The 90-minute panel discussion included Moriba Jah of the UA, Mica Endsley of Situational Awareness Technologies, Susan Lederer of NASA, Michael Bartone of Intelligence Advanced Research Projects Activity and Travis Blake of Lockheed Martin Corp. All brought extensive knowledge of space object behavioral sciences, or SOBS, and perspective on where the nascent field appears to be headed.
Jah, an aerospace engineer and astrodynamicist who has been a spacecraft navigator for NASA missions to Mars, is the newly appointed director of the UA initiative, which was announced in January and is part of the University's Defense and Security Research Institute. SOBS is the examination of objects in space, and it includes locating satellites, studying the movement of objects and managing space traffic.
Jah is based in the UA College of Engineering as an associate research scientist of engineering and associate research professor of engineering.
"More and more nations are getting involved in space these days," Jah said, mentioning Nigeria and Venezuela as two of the newer players. "Many do not have the capabilities of the United States. There's an educational component that's missing, like having a driver's license without driver education."
Jah said "a whole different physics is required for this," adding that he expects the U.S. and research-driven institutions such as the UA to take the lead in SOBS. However, he cautioned against a one-size-fits-all mindset.
"People all over the world don't behave the same way," he said, "so why would we expect behavior in space to be uniform? There are cultural and societal influences. We can do ourselves a great favor by understanding this."
The panel said agreed-upon "rules of the road" are needed in SOBS and said the Inter-Agency Space Debris Coordination Committee, whose 14 member agencies include NASA, is a start. But not all information is meant to be shared, even in a cooperative global environment.
"It's not that we're going to give away our national security secrets," Blake said. "But we have to find a way to walk into the new age of space exploration.
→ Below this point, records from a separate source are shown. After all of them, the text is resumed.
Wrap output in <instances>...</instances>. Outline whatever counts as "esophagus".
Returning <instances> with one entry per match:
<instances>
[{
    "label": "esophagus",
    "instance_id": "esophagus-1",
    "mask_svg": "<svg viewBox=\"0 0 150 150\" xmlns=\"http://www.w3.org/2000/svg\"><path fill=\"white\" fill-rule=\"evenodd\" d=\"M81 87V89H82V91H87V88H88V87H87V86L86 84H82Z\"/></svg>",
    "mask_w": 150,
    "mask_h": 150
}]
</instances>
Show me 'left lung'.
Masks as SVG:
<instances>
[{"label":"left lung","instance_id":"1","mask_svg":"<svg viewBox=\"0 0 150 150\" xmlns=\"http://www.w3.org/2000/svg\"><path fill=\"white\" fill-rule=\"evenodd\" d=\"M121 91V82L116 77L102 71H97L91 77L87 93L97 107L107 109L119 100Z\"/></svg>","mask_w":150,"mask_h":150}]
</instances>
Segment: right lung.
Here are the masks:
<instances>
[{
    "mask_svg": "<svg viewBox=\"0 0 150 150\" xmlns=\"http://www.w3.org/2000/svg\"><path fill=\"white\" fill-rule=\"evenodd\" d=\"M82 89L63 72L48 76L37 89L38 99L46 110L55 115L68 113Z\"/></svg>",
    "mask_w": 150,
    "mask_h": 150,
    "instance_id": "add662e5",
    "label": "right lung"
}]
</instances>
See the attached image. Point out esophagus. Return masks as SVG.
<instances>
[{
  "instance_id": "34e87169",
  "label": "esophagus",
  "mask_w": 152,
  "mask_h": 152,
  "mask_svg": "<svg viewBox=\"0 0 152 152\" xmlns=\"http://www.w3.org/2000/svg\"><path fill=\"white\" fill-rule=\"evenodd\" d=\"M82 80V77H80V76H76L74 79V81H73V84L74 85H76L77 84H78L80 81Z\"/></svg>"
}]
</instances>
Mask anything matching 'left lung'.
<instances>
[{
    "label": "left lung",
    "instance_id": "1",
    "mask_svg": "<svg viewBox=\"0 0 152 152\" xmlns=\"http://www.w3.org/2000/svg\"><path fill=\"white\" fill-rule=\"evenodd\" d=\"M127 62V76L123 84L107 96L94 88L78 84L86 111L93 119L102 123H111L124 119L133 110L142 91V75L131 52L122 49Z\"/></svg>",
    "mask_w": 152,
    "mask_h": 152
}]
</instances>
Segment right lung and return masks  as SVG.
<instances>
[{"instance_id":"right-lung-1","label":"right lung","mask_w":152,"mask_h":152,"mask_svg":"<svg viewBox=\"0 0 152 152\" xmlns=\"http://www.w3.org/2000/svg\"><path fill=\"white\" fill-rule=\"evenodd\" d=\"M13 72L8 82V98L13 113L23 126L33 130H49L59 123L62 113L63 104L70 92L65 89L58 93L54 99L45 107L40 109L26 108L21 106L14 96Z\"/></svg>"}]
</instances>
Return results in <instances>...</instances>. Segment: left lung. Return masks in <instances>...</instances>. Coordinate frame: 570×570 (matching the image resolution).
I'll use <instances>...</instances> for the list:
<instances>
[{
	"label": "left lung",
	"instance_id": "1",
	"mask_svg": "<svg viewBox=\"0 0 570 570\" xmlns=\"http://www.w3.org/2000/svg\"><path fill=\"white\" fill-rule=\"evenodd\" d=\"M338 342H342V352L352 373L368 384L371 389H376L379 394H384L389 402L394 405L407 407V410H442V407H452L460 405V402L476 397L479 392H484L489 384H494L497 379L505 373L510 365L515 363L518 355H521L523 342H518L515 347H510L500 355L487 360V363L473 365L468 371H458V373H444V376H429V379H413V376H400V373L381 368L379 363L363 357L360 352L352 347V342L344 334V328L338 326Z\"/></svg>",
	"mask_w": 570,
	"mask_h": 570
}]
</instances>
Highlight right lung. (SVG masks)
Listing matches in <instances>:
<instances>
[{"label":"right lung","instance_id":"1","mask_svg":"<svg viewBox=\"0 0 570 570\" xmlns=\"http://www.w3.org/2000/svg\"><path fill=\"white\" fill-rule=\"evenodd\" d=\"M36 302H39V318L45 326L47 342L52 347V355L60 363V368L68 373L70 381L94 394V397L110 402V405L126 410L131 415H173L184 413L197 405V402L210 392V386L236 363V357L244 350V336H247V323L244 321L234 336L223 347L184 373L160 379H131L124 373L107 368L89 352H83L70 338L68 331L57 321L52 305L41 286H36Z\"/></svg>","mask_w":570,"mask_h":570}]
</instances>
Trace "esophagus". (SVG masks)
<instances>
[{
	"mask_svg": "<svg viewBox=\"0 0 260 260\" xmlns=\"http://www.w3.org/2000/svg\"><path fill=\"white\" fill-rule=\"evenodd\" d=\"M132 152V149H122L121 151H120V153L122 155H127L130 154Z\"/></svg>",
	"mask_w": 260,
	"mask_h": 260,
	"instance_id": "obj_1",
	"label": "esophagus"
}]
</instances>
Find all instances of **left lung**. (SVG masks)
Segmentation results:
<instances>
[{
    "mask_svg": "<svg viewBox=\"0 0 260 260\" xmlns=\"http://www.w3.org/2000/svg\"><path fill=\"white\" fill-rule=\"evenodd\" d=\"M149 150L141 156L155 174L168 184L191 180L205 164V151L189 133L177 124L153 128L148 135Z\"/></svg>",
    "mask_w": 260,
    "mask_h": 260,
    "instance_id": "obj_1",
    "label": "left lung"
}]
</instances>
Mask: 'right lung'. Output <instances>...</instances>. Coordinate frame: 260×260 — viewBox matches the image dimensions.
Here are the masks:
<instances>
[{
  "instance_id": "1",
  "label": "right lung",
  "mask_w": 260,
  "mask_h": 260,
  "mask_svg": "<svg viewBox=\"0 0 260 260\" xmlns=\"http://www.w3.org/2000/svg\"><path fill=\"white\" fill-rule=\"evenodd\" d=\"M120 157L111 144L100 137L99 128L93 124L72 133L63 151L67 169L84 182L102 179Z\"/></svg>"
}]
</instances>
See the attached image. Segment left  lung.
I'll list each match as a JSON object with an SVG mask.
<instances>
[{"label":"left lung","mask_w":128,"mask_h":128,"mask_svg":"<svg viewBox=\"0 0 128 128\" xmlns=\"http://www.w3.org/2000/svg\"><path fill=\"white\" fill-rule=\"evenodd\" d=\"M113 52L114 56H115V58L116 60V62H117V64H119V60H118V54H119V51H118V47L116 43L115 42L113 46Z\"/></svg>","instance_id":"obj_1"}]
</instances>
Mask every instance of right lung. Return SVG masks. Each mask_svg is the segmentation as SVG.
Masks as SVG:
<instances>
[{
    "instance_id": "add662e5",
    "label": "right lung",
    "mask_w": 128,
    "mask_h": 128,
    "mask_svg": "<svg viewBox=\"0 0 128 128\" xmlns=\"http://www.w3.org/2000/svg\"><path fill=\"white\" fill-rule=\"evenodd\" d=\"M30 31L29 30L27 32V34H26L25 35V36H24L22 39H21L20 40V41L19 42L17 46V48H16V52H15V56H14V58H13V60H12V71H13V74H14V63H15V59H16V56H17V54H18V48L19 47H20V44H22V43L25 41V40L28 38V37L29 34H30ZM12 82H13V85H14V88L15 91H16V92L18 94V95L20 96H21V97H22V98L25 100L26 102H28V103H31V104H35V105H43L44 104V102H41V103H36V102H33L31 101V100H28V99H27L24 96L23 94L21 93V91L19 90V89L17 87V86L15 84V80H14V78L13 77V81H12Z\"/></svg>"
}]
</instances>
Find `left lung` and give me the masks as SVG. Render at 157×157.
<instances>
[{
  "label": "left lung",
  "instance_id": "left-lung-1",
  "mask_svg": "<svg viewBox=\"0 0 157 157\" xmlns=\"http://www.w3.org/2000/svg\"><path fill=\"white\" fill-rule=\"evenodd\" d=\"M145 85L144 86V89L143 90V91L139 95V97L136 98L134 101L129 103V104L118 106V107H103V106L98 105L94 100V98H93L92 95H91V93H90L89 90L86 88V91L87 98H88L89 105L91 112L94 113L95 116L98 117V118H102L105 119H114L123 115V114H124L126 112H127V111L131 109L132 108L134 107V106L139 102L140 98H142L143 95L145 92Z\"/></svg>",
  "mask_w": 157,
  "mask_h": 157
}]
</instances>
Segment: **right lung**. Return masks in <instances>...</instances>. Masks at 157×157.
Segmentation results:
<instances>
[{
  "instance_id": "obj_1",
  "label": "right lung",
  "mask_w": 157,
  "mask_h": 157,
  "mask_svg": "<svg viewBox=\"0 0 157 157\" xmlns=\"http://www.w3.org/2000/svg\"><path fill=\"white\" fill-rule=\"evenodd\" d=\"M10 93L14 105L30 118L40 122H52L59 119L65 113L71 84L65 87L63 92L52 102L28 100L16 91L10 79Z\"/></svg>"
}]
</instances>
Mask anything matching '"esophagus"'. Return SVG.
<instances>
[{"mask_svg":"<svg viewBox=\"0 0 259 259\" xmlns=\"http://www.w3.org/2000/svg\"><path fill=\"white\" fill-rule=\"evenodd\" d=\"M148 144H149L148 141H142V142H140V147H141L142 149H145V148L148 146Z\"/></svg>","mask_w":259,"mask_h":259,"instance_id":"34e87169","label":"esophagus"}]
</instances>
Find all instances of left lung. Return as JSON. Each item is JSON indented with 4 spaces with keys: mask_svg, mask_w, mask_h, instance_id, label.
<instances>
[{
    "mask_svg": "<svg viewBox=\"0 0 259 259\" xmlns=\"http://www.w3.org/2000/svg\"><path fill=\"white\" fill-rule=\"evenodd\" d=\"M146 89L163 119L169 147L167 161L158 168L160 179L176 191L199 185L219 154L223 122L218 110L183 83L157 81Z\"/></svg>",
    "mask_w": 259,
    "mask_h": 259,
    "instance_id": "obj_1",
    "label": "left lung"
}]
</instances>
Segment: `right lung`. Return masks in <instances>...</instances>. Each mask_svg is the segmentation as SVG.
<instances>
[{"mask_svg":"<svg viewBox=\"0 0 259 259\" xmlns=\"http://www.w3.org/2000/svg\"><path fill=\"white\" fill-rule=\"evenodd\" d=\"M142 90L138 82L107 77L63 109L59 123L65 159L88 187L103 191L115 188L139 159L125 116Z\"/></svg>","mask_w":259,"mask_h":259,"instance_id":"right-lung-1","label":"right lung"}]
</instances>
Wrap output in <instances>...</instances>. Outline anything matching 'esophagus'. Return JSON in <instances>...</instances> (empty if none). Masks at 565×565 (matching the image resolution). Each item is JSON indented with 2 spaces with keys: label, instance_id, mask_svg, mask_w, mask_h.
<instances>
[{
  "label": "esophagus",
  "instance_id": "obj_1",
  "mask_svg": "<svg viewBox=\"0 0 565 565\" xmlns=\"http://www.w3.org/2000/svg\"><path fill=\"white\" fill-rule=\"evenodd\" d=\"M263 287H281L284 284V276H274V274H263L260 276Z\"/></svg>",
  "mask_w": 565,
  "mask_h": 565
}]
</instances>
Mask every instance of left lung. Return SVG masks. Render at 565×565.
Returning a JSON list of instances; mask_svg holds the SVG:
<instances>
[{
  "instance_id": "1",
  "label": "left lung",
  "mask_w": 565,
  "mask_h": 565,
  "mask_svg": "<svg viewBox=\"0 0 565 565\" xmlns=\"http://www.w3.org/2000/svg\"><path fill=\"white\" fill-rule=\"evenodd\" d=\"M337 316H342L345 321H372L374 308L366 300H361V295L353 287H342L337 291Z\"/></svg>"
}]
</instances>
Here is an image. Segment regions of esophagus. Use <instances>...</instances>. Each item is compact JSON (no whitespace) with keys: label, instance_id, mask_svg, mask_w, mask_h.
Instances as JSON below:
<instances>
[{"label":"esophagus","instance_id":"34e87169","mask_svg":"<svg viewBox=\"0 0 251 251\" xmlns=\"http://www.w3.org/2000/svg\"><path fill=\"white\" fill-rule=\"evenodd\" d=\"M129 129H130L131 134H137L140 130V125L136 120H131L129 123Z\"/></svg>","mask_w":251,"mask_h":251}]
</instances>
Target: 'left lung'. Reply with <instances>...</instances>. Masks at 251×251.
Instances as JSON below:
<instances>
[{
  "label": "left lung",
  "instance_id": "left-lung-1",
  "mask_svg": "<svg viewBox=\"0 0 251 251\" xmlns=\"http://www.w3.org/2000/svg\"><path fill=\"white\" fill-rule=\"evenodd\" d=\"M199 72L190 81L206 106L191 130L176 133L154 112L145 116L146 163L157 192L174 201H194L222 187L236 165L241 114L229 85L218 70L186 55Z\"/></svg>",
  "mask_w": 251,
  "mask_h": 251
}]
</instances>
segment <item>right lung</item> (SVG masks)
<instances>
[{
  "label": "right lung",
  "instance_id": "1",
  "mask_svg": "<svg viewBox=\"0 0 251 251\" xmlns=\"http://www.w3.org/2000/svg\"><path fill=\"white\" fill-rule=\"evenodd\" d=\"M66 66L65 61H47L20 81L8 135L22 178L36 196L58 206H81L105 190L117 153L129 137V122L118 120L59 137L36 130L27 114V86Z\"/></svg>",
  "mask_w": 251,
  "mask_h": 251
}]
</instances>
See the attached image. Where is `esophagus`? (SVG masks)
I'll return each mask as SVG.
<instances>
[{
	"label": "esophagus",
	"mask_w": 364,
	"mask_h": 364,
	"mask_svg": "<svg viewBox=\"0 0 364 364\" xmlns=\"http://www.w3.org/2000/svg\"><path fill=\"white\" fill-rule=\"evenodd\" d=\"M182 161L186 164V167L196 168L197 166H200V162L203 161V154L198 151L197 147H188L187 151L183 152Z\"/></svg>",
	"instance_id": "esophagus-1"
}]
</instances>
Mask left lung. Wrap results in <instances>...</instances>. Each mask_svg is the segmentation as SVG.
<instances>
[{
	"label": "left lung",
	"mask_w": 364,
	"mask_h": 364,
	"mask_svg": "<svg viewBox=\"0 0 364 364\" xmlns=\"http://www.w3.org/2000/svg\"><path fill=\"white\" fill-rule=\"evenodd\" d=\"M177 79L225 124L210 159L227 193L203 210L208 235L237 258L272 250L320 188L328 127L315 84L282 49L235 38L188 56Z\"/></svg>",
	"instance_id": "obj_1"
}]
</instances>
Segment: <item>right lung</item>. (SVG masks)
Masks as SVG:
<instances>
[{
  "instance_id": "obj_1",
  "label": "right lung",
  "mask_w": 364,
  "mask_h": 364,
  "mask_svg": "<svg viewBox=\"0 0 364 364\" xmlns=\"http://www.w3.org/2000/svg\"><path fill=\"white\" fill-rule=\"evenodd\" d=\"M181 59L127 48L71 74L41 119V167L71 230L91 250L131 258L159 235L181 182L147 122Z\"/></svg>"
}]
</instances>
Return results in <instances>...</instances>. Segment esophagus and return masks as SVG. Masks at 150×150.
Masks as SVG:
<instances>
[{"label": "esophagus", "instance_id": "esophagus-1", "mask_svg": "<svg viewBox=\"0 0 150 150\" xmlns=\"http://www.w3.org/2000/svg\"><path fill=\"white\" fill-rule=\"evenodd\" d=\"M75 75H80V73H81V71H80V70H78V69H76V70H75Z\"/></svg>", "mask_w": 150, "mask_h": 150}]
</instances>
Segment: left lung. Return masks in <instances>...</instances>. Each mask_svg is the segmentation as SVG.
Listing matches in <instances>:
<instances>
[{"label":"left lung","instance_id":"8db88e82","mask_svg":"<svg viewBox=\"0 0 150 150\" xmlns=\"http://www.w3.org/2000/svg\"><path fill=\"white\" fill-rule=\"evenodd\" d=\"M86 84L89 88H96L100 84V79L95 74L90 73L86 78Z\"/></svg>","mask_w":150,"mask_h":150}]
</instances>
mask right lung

The discussions are happening, and that's the first step."
Blake said much can be learned from the maritime domain, which also went through a phase of sporadic data and limited tracking ability. He said the space domain has lagged because of its sheer distance from Earth — "It's out there and we can't see it," he said — but added that this is changing rapidly because of technology and the advancement of commercialization.
Lederer noted that one spacecraft impacted by an object the size of a grapefruit can yield tens of thousands of pieces of debris.
"You have to have a feel for what you're looking at," she said. "In our office, the goal is to understand the population of orbital debris."
Teague, an Arizona native, said space power is at the heart of every U.S. military operation and that the UA's recognized expertise in space sciences never has been more important.
"Space security requires significant research and development," he said, "and that's why (the military) will continue to reach out to our national laboratories and to academia.
"The new research headed up by Dr. Jah is exactly the type of support we need. It's a team game. There is no shortage of issues, and (space is) valuable real estate."